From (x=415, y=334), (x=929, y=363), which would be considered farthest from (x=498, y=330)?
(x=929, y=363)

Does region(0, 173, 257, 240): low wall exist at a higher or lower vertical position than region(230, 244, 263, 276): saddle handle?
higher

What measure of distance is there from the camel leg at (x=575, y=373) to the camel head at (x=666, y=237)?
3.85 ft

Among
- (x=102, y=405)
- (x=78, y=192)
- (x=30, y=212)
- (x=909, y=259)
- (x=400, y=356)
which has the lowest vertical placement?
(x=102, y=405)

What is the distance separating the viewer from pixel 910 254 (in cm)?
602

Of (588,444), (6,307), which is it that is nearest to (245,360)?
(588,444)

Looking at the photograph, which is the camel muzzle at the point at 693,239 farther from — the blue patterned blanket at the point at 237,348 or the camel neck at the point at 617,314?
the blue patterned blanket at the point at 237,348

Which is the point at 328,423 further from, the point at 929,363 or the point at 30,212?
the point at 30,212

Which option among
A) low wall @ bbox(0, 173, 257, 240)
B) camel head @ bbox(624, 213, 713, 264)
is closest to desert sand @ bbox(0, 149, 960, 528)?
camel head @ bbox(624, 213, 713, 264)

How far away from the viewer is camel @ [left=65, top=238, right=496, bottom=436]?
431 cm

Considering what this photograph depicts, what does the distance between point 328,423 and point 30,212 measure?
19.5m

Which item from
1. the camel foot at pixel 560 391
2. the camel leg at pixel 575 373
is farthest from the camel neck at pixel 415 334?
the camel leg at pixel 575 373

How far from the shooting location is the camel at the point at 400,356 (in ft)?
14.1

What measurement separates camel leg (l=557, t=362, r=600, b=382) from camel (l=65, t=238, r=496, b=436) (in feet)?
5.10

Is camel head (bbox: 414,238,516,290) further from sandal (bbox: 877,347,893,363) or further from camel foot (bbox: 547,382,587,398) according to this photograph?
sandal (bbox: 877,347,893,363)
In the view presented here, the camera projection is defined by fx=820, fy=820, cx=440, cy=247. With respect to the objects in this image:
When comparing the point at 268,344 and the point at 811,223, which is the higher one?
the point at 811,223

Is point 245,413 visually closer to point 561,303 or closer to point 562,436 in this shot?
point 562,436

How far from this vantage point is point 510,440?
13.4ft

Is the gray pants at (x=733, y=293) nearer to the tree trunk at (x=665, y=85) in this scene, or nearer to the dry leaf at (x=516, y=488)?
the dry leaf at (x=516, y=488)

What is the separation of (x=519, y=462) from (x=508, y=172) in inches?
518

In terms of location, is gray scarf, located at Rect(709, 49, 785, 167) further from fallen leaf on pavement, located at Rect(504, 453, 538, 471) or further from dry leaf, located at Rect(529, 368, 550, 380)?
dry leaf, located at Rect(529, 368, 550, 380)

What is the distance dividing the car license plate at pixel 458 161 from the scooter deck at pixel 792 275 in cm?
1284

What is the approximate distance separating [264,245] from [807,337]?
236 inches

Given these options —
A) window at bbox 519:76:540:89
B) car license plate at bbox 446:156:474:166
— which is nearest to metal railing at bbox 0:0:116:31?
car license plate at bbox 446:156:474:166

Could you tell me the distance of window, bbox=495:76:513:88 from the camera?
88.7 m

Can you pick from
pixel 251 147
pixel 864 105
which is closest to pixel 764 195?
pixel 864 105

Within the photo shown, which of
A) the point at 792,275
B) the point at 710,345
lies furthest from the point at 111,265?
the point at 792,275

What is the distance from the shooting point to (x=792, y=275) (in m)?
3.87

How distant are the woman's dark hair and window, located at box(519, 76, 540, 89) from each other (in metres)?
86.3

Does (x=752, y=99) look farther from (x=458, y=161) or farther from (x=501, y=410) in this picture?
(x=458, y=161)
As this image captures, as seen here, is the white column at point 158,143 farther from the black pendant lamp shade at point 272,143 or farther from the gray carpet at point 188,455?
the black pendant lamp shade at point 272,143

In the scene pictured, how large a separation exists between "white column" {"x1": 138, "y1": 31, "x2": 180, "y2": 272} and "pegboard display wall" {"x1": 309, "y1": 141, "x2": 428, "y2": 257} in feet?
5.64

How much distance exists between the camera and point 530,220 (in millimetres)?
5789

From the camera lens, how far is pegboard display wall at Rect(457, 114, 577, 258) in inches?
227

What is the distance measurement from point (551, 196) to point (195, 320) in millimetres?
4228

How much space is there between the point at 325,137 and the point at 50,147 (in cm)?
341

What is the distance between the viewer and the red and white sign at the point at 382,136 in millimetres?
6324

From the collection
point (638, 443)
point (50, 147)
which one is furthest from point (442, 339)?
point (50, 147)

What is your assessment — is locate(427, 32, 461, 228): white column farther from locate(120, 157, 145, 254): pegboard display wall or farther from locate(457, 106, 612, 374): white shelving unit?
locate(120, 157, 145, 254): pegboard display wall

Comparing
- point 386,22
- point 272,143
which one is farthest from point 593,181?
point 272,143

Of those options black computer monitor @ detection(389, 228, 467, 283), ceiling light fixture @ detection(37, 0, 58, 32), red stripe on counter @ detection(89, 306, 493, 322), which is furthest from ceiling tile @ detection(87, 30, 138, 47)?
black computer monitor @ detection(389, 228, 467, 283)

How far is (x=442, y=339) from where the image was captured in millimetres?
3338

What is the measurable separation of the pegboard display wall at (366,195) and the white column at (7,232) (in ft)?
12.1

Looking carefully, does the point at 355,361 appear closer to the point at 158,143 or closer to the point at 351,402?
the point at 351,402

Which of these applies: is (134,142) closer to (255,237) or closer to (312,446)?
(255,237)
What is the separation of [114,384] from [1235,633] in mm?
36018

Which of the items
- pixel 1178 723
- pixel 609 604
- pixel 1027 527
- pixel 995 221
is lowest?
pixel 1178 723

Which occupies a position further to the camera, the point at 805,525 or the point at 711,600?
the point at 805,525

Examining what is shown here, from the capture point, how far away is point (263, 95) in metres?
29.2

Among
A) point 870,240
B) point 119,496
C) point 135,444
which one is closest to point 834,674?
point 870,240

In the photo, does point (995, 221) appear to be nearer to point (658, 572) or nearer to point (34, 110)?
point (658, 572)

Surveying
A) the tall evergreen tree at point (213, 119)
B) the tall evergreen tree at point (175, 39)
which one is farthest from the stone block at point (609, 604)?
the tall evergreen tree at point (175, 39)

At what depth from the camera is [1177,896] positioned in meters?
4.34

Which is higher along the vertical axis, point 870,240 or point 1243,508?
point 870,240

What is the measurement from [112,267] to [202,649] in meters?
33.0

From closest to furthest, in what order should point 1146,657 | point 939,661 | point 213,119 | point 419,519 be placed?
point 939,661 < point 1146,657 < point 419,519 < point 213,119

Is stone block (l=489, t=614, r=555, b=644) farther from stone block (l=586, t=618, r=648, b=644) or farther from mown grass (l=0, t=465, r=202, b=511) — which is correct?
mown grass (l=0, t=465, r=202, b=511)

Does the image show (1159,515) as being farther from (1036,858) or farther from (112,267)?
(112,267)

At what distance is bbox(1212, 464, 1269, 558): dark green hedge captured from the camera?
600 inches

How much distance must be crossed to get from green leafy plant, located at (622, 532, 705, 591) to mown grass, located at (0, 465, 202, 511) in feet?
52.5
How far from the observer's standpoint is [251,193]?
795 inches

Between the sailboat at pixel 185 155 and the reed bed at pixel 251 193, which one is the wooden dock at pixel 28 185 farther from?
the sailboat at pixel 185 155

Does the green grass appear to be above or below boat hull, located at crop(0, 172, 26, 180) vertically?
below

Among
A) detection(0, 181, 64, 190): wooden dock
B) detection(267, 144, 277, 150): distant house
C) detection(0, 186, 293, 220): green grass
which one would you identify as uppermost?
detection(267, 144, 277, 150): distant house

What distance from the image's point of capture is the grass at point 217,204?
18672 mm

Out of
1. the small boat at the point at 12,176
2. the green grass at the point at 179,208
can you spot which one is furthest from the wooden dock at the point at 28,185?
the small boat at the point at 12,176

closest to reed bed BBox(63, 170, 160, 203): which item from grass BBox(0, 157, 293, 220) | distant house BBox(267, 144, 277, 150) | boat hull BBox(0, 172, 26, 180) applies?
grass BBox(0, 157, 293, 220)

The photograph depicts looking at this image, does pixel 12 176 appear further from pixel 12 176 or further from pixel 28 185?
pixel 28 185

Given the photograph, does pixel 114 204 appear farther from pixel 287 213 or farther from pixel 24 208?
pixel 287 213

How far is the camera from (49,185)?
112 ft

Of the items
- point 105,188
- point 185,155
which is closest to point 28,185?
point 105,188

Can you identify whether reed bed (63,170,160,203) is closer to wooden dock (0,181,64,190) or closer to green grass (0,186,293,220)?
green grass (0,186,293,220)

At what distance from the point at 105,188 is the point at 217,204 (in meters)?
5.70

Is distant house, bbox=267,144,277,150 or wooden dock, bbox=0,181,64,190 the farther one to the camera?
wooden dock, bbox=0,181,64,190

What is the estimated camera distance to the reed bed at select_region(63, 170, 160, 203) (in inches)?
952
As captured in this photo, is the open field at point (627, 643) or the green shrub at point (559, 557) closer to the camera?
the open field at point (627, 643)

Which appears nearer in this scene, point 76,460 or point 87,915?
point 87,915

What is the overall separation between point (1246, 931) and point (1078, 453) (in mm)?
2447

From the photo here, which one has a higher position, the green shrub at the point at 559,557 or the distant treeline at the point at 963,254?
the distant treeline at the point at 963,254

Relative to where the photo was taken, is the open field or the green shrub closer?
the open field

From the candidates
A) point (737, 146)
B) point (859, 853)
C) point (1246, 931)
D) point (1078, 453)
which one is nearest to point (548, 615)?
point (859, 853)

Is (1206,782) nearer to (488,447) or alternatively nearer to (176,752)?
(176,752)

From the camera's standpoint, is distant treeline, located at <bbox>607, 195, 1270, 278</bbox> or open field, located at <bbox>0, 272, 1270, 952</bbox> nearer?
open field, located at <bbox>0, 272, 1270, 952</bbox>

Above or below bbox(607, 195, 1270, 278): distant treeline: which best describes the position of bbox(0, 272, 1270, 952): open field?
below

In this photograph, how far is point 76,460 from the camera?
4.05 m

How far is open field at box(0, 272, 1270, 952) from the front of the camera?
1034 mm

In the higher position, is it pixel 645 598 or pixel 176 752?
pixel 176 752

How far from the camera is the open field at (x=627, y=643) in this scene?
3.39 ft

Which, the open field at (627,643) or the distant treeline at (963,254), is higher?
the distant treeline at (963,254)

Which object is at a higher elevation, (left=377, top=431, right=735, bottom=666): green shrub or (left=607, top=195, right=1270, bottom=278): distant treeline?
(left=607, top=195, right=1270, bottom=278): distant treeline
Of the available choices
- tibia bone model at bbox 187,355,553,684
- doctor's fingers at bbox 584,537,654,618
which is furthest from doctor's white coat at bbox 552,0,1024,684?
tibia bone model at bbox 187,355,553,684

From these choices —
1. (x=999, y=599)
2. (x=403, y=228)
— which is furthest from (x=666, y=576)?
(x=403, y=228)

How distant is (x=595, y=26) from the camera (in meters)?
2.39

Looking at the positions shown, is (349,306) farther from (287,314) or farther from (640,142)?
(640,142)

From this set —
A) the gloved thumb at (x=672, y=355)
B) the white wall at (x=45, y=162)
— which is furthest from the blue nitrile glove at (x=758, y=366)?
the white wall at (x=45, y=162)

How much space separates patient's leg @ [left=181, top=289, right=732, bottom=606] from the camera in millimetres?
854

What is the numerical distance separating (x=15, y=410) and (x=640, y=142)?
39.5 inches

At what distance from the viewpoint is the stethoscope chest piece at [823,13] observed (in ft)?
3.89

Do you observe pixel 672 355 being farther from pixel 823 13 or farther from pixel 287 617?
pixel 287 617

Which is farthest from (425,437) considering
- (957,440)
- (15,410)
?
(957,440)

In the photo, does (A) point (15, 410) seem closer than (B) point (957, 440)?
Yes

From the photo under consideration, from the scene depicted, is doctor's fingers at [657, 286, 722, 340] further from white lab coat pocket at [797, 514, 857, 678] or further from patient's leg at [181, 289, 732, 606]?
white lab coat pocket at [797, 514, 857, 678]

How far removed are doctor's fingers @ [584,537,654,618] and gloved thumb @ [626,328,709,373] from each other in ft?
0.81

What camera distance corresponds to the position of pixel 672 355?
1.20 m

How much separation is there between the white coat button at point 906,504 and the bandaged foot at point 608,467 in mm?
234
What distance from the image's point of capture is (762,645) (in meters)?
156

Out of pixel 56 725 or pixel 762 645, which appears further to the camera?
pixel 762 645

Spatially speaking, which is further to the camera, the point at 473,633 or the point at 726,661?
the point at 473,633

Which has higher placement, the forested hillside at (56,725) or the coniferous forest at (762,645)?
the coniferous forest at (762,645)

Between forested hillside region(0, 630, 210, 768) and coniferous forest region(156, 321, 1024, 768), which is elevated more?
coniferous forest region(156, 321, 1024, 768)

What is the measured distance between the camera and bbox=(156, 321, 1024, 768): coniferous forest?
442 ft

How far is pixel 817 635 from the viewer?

● Exercise task:
Quote the lines of the listing above that run from the line with "What distance from the image's point of capture is (762,645)" through its last line, both included, and nothing else.

● Exercise answer:
What distance from the image's point of capture is (762,645) (in meters)?
156

Out of pixel 56 725 or pixel 762 645, which appears further to the camera?
pixel 762 645

Spatially speaking, which is further to the camera, the point at 473,633 or the point at 726,661?
the point at 473,633

Which has higher placement, the forested hillside at (56,725) or the coniferous forest at (762,645)?
the coniferous forest at (762,645)

Between forested hillside region(0, 630, 210, 768) and coniferous forest region(156, 321, 1024, 768), which is elevated more?
coniferous forest region(156, 321, 1024, 768)

What is the measured distance between the camera and bbox=(156, 321, 1024, 768): coniferous forest?
442 ft

How far is pixel 817 635 from the viewer?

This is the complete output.